Polisi dari Polsek Tamalanrea bergerak cepat untuk mencegah situasi semakin ricuh dan mengurai kemacetan.
“Iya, kan masing-masing membawa massa jadi kondisinya begitu. Iya sempat bersitegang. Tidak ada (korban). Cuma yah terganggu arus lalu lintas tapi teman-teman dari Polsek sudah antisipasi,” ungkapnya.

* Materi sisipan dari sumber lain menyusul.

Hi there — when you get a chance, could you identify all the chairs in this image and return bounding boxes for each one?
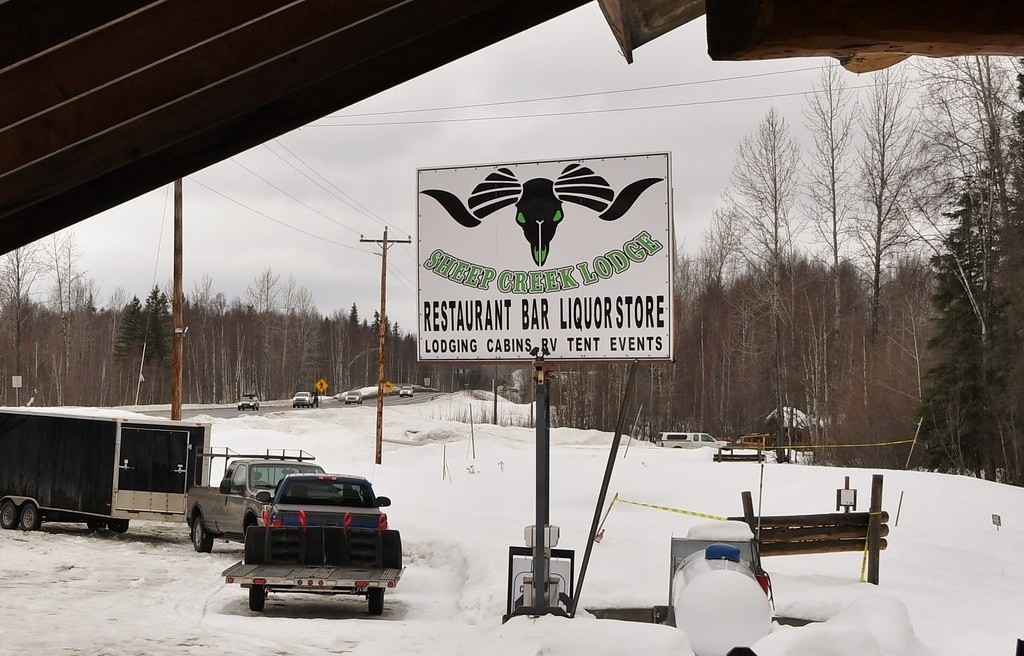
[254,472,267,485]
[291,485,307,498]
[339,490,361,502]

Sementara upaya mediasi disebut sebenarnya telah dilakukan di Kantor Kelurahan Tamalanrea Jaya. Namun, imbauan agar kedua pihak menahan diri hingga ada keputusan hukum belum sepenuhnya diindahkan.
“Kedua belah pihak supaya menahan diri menunggu putusan dari penegak hukum. Tapi yang bagaimana, ada mungkin ketersinggungan satu sama lain. Terjadi lagi penutupan,” jelas Patiroi.
Ia menegaskan, kewenangan pembongkaran bukan berada di pihak kecamatan karena perkara sudah masuk ranah hukum.
“Terkait penutupan di luar dari kewenahan kami, karena masuk ranahnya kepolisian. Kami pantau dengan Polsek supaya tidak terjadi hal-hal yang tidak diinginkan, utamanya kelancaran jalan poros tidak terganggu,” ujarnya.